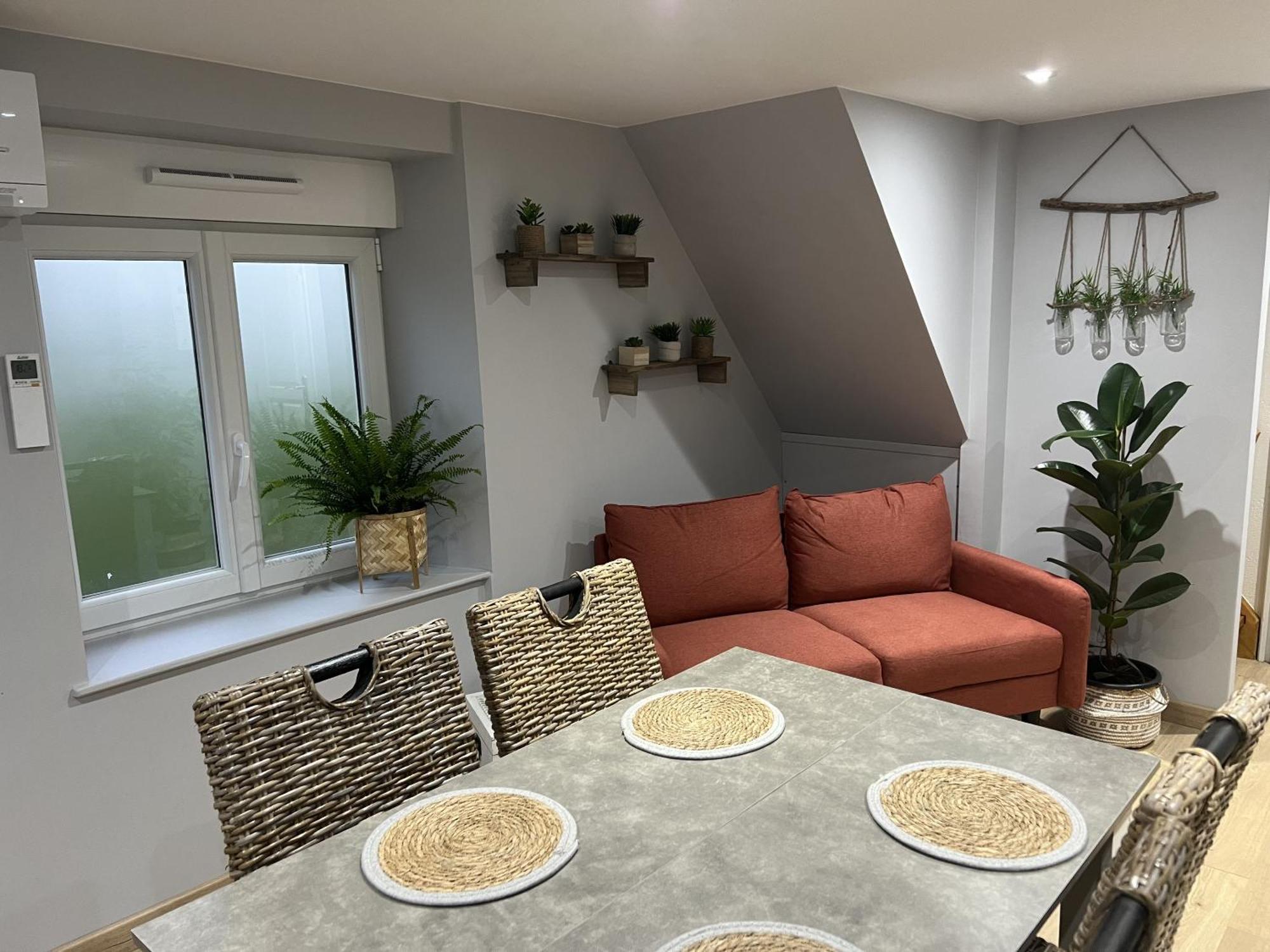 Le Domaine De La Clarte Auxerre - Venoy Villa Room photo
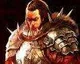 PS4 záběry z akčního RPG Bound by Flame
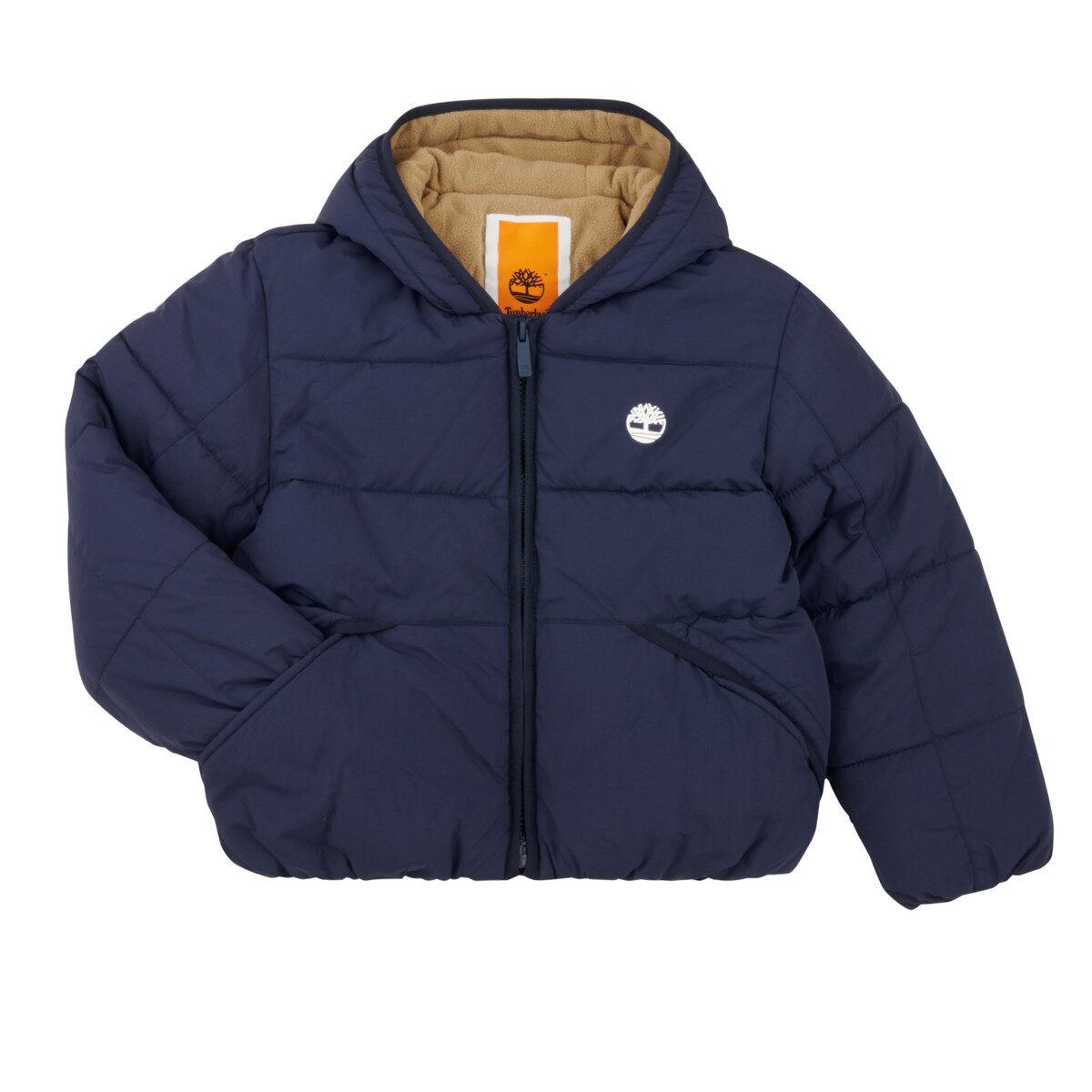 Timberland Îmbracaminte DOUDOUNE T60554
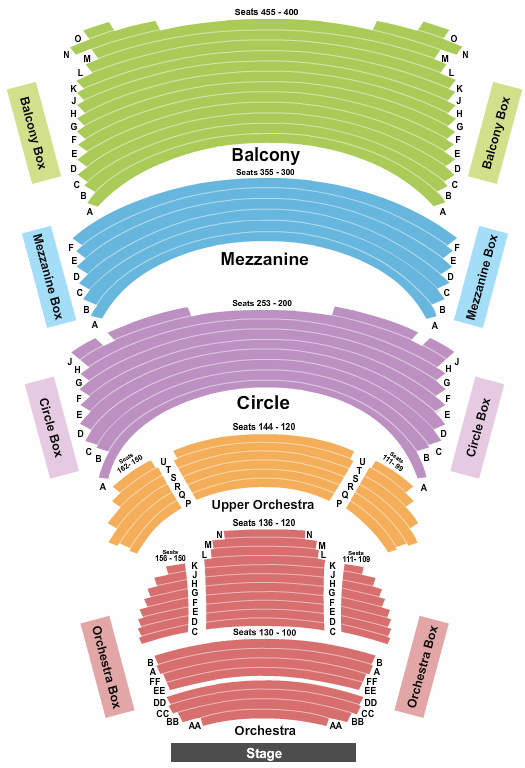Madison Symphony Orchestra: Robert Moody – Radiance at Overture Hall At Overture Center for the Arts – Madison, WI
==
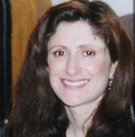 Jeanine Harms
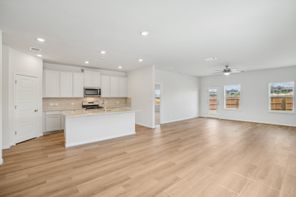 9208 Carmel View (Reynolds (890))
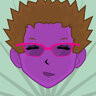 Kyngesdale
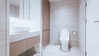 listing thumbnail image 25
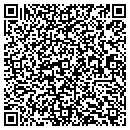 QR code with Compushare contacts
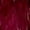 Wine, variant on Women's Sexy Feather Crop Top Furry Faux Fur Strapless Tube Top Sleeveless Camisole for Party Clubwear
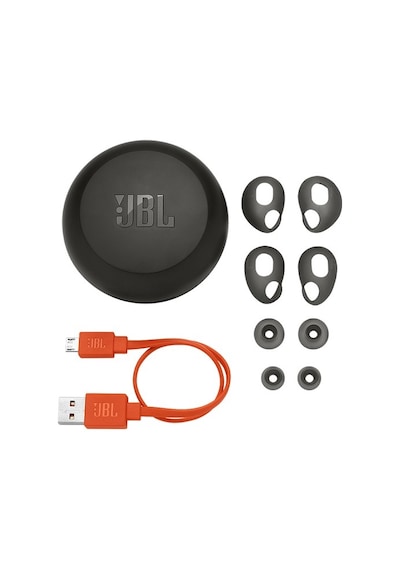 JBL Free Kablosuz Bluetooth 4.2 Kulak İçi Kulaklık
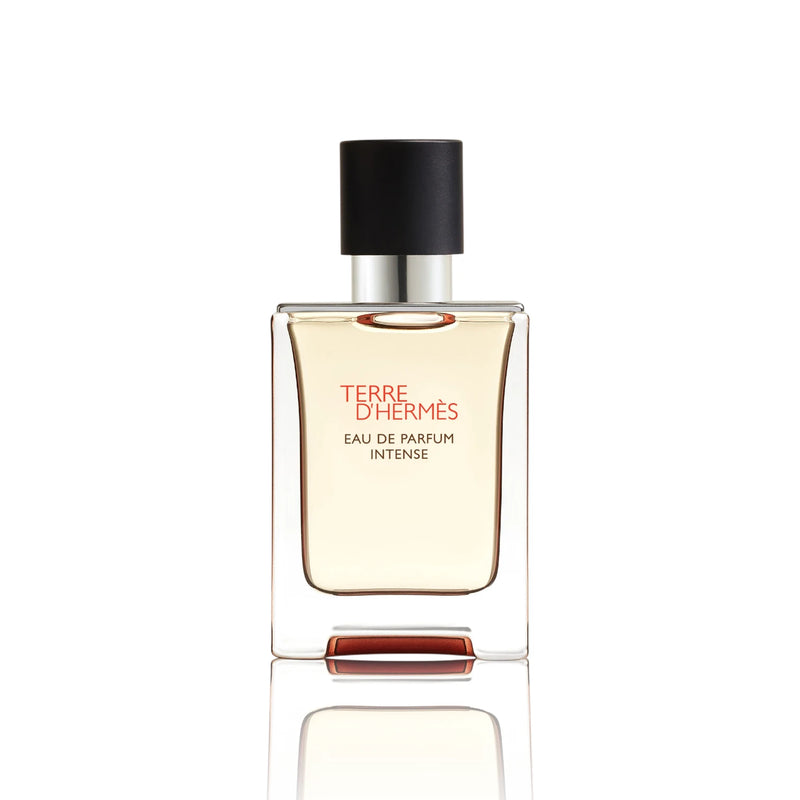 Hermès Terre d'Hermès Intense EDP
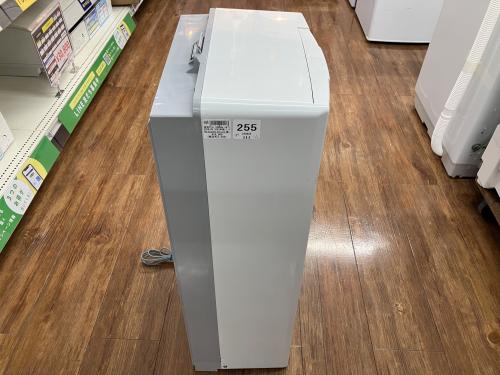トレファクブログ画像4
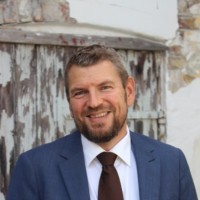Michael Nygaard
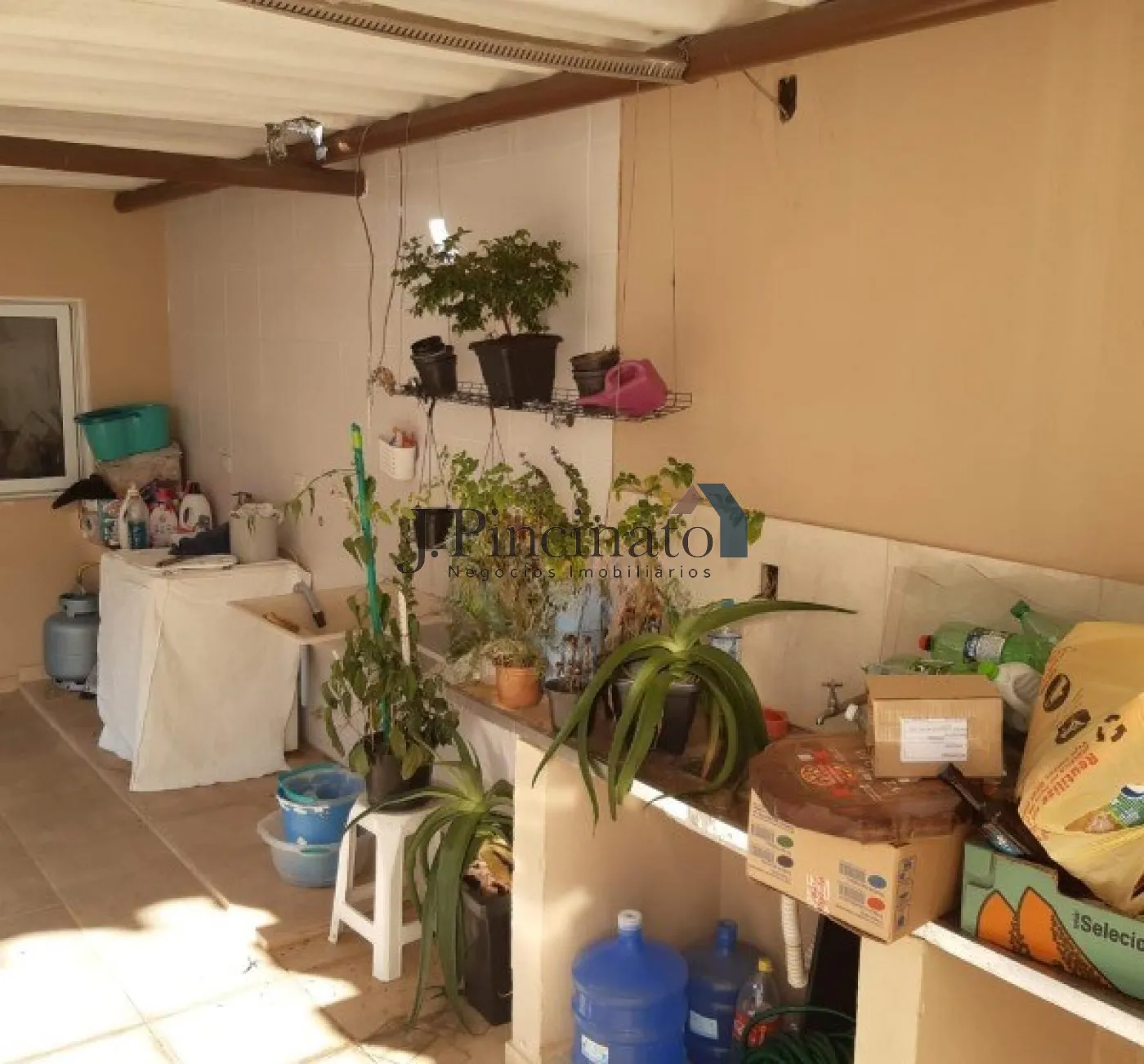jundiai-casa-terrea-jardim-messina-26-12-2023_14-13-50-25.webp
---
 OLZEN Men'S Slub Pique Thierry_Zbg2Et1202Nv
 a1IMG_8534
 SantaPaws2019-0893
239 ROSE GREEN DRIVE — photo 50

_What the task asks_. Copy the material word for word, from the line with "Le Domaine De" through the line with "Madison Symphony Orchestra: Robert", including both of those lines. Leave the pictures out.

_Written response_.
 Le Domaine De La Clarte Auxerre - Venoy Villa Room photo
 PS4 záběry z akčního RPG Bound by Flame
 Timberland Îmbracaminte DOUDOUNE T60554
Madison Symphony Orchestra: Robert Moody – Radiance at Overture Hall At Overture Center for the Arts – Madison, WI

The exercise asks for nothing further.